Illustrating the Combined PIPE/Storytelling Framework
Rows in the following Table 1 show how several storytelling metrics fit into the PIPE framework. Columns illustrate how results obtained about these metrics can be arrayed for each program.
A Consistent Framework for Profiling Multiple Programs
PIPE: penetration, implementation, participation, and effectiveness.
The framework and structure applied in this table can guide production of reporting dashboards and details that include a wide array of visualization techniques that address many different learning styles.
Issues and Concluding Thoughts
Several items should be kept in mind when applying this framework.
PIPE scores may differ for many subgroups
For example, PIPE scores can be stratified by age, gender, location, type of risk, chronic condition, etc. This will help find pockets of success or failure that would otherwise be masked by focusing just on the entire group of everyone who qualifies for or is served by the program. Do not keep or kill a program based on just a single PIPE score; the variation among scores for population subgroups provide insights about where improvements can be made.
Similarly, although PIPE scores are often created from 1 metric in each of the 4 PIPE categories, creating several versions of the PIPE score based upon different storytelling metrics in each category may point out additional areas of success or need for improvement.
Every metric is not relevant for every program
For example, economists and business leaders may be interested in the financial metrics. Others may focus more on health status, access to health care, utilization, program satisfaction, worker productivity, or other metrics. For employers, providers, and payers who have programs addressing a variety of goals, any PIPE/storytelling table is likely to have many blanks. Reflecting upon these blanks, along with other cell entries, can help guide the strategy for many programs at once.
Low PIPE scores are not necessarily bad
Aziz et al 3 show a wide range of performance across all the PIPE categories. Often it is just 1 or 2 categories that lead to low overall scores, such as low participation or implementation difficulties. These should be investigated.
Viewing the range of PIPE scores across many programs can help set expectations about program impact that might otherwise be unrealistic
In general, program impact expectations for health-related interventions should be like expectations for other human resources programs or financial investments. 8 Putting all programs under the same lens will illuminate successes and failures that can guide future investment.

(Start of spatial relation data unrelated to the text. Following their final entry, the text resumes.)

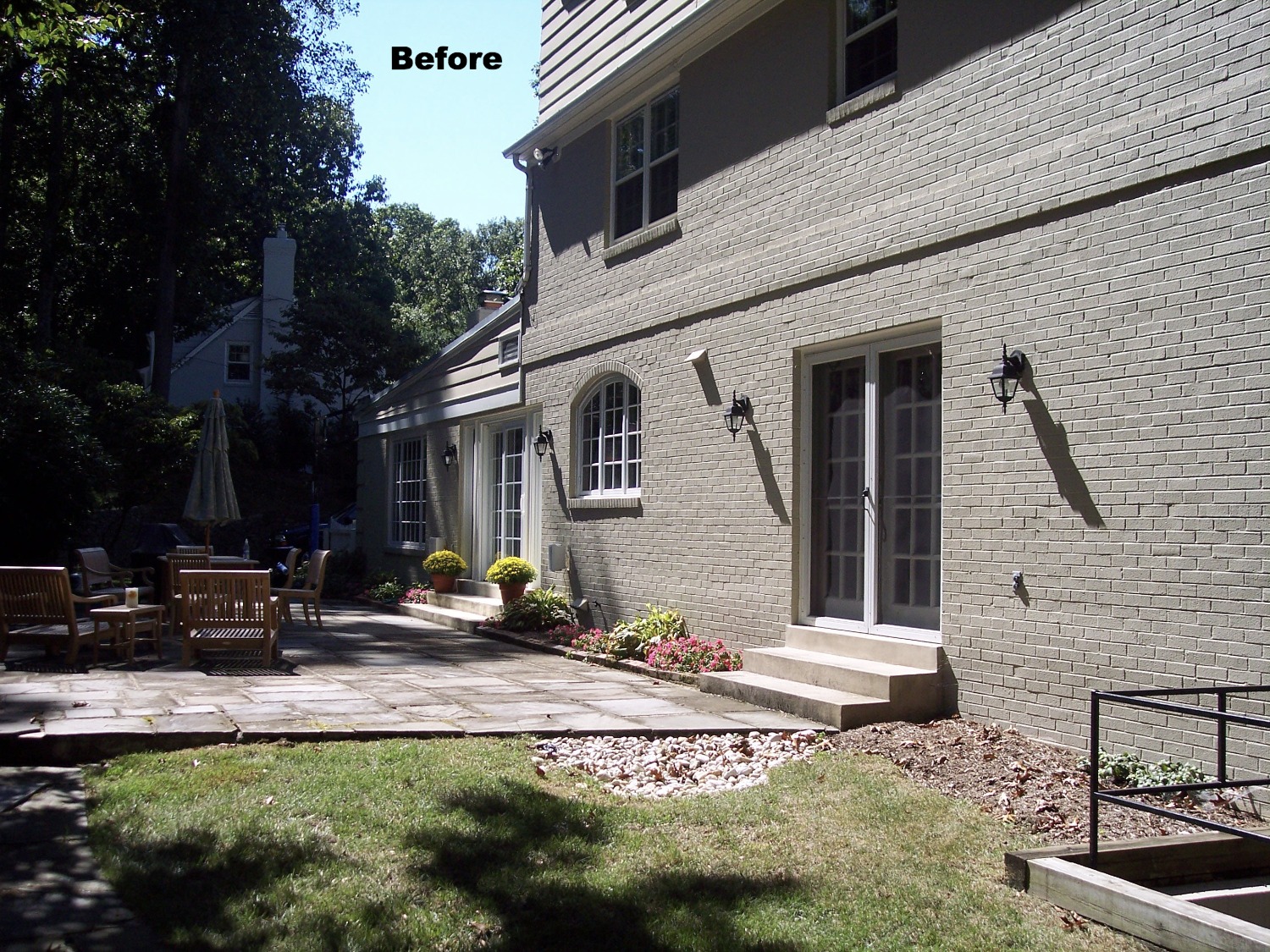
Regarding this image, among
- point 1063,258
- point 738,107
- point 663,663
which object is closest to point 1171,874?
point 1063,258

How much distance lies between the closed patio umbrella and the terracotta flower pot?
3.20m

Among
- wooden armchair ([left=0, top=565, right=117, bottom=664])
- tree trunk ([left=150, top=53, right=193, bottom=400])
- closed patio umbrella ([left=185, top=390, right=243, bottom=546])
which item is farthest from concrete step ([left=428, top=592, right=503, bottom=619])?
tree trunk ([left=150, top=53, right=193, bottom=400])

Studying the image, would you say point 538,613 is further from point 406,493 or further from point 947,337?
point 406,493

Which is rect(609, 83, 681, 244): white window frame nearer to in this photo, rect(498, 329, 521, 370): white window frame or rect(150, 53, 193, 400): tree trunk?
rect(498, 329, 521, 370): white window frame

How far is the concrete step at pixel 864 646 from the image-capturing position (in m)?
7.42

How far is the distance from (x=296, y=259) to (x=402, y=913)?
3669 centimetres

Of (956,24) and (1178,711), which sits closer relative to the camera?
(1178,711)

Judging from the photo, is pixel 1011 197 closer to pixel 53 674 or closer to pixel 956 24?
pixel 956 24

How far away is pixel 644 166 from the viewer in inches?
456

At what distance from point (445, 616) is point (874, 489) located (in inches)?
303

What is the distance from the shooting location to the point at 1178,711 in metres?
4.02

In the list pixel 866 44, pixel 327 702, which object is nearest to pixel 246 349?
pixel 327 702

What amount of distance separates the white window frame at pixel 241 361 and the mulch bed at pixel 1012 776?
29999 millimetres

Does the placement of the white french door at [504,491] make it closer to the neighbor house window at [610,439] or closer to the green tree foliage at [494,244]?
the neighbor house window at [610,439]
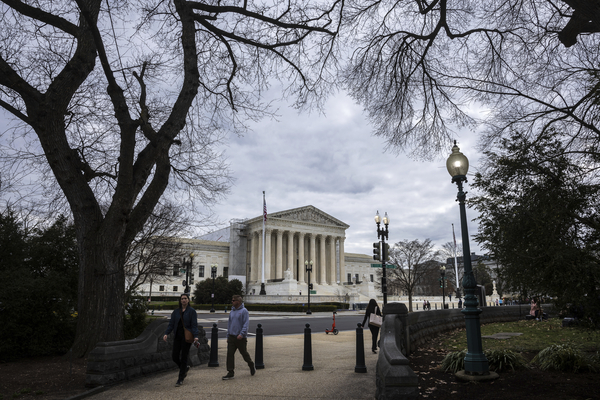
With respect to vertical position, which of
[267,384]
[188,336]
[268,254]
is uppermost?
[268,254]

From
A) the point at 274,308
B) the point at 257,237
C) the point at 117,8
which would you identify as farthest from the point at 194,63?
the point at 257,237

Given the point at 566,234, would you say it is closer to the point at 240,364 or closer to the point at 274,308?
the point at 240,364

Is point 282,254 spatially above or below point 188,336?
above

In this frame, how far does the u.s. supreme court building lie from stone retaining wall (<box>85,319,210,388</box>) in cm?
6456

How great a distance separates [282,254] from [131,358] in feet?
255

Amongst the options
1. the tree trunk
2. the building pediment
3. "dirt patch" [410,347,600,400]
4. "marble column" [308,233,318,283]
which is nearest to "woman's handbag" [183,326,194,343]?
the tree trunk

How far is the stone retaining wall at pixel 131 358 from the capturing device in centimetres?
739

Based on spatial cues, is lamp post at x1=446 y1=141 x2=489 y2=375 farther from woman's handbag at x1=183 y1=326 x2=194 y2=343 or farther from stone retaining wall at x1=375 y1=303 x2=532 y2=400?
woman's handbag at x1=183 y1=326 x2=194 y2=343

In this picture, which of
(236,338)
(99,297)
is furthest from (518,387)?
(99,297)

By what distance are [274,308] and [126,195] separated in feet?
133

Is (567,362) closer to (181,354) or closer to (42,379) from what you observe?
(181,354)

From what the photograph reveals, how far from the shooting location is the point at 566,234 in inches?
287

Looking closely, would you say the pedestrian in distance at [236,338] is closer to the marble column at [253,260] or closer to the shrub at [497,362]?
the shrub at [497,362]

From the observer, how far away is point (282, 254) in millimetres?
85500
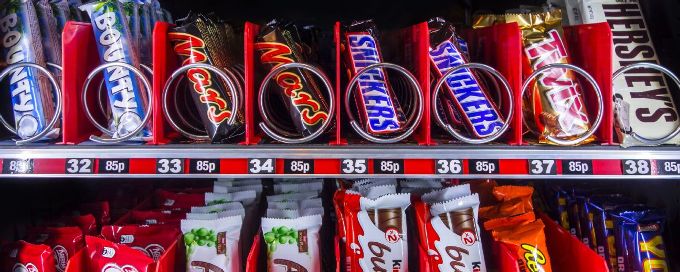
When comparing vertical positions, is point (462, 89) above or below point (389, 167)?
above

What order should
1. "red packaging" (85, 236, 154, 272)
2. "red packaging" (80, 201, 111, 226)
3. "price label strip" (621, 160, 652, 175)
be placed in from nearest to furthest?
"price label strip" (621, 160, 652, 175), "red packaging" (85, 236, 154, 272), "red packaging" (80, 201, 111, 226)

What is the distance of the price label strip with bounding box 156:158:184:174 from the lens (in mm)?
885

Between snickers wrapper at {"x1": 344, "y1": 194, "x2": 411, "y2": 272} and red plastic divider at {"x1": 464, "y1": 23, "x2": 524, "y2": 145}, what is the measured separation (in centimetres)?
28

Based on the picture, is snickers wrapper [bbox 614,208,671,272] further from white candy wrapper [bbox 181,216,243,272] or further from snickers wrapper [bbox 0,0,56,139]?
snickers wrapper [bbox 0,0,56,139]

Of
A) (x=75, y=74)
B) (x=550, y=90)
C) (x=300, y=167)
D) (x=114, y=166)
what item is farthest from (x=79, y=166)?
(x=550, y=90)

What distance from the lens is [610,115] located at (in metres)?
0.89

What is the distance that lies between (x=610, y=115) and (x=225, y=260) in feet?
2.54

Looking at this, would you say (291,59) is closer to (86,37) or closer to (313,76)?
(313,76)

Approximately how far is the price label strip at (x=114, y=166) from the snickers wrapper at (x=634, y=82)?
0.85 metres

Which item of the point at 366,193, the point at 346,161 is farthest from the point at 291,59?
the point at 366,193

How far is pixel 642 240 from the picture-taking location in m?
1.08

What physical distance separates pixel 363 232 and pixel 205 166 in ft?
1.21

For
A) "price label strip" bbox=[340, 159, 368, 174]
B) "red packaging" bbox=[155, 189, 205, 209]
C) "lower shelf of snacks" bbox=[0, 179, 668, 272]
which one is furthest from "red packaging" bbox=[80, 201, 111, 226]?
"price label strip" bbox=[340, 159, 368, 174]

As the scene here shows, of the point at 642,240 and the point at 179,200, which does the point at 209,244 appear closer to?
the point at 179,200
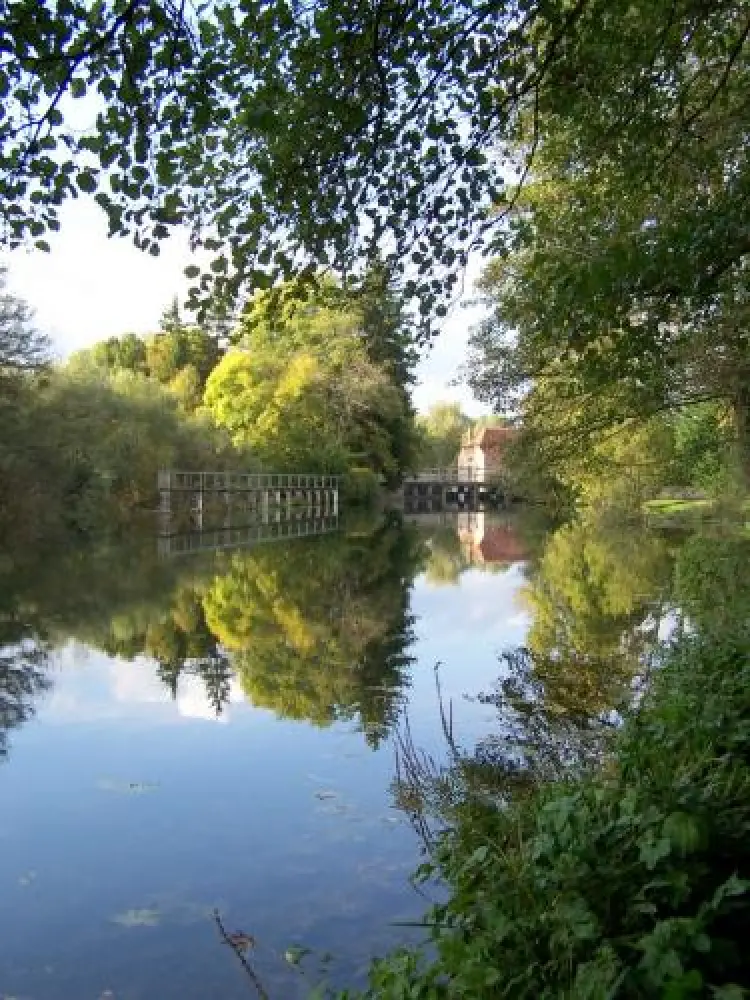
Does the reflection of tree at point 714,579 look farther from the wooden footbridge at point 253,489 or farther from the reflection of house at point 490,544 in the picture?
the wooden footbridge at point 253,489

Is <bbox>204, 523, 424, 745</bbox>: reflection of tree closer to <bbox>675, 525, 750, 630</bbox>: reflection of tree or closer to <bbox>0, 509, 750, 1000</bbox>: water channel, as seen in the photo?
<bbox>0, 509, 750, 1000</bbox>: water channel

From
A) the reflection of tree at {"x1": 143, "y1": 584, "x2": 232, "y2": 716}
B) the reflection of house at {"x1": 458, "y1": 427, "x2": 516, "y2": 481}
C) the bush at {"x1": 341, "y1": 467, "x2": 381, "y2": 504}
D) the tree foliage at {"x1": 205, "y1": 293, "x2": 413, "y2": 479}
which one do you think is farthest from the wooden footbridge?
the reflection of house at {"x1": 458, "y1": 427, "x2": 516, "y2": 481}

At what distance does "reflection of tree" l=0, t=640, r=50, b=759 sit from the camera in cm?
1027

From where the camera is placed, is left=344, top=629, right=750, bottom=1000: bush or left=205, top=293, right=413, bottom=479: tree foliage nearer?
left=344, top=629, right=750, bottom=1000: bush

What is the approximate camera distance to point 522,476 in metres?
16.3

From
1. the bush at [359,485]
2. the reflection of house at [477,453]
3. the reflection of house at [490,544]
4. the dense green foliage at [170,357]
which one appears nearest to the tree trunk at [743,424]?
the reflection of house at [490,544]

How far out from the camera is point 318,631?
15586mm

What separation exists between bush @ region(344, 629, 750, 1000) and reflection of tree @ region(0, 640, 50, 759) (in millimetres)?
6865

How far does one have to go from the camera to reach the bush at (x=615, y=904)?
7.72 ft

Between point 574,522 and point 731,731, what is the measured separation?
43.0 m

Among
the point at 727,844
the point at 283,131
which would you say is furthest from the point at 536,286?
the point at 727,844

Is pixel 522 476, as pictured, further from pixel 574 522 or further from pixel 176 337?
pixel 176 337

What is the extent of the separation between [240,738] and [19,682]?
3684 mm

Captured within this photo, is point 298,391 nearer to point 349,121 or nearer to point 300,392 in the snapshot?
point 300,392
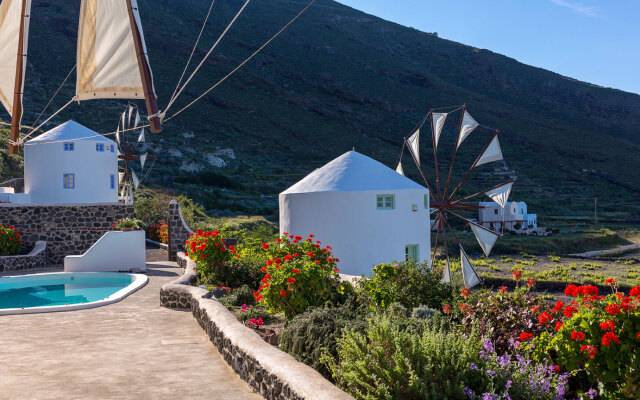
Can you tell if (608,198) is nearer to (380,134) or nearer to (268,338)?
(380,134)

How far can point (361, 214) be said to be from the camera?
659 inches

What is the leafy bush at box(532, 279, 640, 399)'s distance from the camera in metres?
4.42

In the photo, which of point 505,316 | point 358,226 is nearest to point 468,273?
point 358,226

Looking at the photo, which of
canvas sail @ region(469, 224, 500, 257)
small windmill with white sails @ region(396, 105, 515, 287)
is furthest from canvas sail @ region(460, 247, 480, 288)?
canvas sail @ region(469, 224, 500, 257)

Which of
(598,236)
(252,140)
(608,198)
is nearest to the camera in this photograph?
(598,236)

Every report, visualization, extrapolation, and insight carries risks of unintended biases
Some biases can be avoided, and some cannot, even in well-conducted quasi-experimental or randomized studies. Bias can be minimized by using a scientifically sound research design to guide reporting. One example not shown in the table would be to add columns to include results obtained from relevant, similar comparison groups of people who are not exposed to the programs you are reporting on. Contrasting results from these people with results from similar program participants will produce better estimates of program impact. 8 Methods to design and conduct studies that may produce causal inferences are described in Pearl et al 9 and Morgan and Winship. 10
Some programs are available to everyone, whereas others are meant only for people with certain problems. The process described here, which involves structured storytelling based on several relevant metrics and a consistent reporting framework, can be used to make insightful comparisons for all of them.